KHARTOUM: A land mine explosion killed nine people in Sudan on Sunday, including three children, as they were riding in an auto-rickshaw along a road in the frontline region of Kordofan, a medical source told AFP.
The war between the regular army and the paramilitary Rapid Support Forces (RSF), which began in April 2023, has left Sudan strewn with mines and unexploded ordnance, though the explosive that caused Sunday’s deaths could also have dated back to previous rebellions that have shaken South Kordofan state since 2011.
“Nine people, three of them children, were killed by a mine explosion while they were in a tuk-tuk,” a medical source at Al-Abbasiya hospital said.

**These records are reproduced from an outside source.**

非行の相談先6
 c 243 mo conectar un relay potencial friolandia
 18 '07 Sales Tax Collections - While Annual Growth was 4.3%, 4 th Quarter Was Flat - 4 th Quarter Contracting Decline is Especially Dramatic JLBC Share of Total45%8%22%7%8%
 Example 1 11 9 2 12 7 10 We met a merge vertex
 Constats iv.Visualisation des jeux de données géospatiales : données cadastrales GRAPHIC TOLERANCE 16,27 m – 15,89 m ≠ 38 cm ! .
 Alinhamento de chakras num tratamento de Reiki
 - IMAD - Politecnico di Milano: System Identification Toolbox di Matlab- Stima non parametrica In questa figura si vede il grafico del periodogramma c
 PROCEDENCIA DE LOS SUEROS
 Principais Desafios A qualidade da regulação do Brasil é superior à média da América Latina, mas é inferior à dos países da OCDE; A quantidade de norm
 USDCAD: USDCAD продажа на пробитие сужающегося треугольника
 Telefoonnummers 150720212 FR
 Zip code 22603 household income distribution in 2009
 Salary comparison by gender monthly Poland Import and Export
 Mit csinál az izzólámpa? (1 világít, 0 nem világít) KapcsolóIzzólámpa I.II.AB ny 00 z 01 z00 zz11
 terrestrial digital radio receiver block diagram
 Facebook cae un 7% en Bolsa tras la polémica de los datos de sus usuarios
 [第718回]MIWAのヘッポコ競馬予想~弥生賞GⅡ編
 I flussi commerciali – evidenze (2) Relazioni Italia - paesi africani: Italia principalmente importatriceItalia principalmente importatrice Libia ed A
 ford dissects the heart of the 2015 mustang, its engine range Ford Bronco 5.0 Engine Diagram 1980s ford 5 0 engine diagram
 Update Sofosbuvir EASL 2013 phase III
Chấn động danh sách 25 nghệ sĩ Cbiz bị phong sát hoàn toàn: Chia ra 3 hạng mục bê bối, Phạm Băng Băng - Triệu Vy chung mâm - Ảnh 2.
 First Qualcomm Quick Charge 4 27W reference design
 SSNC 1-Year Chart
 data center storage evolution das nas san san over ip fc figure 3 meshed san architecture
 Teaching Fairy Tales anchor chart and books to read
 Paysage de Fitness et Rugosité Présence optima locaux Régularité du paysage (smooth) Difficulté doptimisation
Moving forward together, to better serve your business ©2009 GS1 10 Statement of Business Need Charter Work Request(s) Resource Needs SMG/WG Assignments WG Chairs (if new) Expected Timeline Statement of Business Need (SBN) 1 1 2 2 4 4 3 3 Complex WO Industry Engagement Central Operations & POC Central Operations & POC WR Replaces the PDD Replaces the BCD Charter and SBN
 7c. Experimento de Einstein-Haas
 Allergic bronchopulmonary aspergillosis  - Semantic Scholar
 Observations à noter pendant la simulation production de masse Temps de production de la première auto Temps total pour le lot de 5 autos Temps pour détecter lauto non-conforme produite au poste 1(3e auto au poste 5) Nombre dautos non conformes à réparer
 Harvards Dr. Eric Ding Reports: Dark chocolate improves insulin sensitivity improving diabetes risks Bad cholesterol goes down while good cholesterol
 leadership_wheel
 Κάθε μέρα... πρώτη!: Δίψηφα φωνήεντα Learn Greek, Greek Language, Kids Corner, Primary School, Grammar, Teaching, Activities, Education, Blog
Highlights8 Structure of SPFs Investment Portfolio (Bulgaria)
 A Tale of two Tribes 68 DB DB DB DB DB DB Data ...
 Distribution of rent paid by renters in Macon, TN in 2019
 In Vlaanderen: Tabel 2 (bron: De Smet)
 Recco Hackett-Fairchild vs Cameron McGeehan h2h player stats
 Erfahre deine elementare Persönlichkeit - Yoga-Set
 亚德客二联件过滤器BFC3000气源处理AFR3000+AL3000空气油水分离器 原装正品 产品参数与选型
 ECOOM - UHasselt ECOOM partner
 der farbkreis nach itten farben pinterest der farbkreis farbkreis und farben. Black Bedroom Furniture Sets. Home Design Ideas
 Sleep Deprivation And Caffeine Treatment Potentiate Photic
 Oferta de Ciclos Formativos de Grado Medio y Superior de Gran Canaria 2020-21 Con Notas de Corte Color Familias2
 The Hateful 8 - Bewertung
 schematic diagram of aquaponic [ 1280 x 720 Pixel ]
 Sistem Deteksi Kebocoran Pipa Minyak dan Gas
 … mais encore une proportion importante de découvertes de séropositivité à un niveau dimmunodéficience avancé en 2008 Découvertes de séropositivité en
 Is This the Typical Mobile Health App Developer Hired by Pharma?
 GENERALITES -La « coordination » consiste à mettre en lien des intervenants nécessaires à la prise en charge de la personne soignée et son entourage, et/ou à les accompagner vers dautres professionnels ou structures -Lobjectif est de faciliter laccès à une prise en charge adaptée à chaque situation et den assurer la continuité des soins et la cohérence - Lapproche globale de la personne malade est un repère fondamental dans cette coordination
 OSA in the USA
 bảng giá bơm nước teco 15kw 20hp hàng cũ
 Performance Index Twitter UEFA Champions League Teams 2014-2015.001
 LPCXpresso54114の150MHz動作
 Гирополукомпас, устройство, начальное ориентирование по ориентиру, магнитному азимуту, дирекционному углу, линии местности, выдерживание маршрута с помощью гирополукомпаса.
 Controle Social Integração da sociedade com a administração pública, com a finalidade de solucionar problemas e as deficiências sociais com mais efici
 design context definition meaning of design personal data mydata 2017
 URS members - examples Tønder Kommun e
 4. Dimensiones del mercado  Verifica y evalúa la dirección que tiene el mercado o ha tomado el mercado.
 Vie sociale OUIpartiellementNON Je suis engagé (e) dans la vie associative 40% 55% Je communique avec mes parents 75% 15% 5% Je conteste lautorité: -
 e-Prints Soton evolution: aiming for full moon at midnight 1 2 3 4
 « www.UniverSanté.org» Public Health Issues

The vehicle was reduced to “a metal carcass,” witness Abdelbagi Issa told AFP by phone.
“We were walking behind the tuk-tuk along the road to the market when we heard the sound of an explosion,” he said. “People fell to the ground and the tuk-tuk was destroyed.”
Kordofan has become the center of fighting in the nearly three-year war ever since the RSF forced the army out of its last foothold in the neighboring Darfur region late last year.
Since it broke out, Sudan’s civil war has killed tens of thousands of people and forced 11 million to flee their homes, triggering a dire humanitarian crisis.
It has also effectively split the country in two, with the army holding the north, center and east while the RSF and its allies control the west and parts of the south.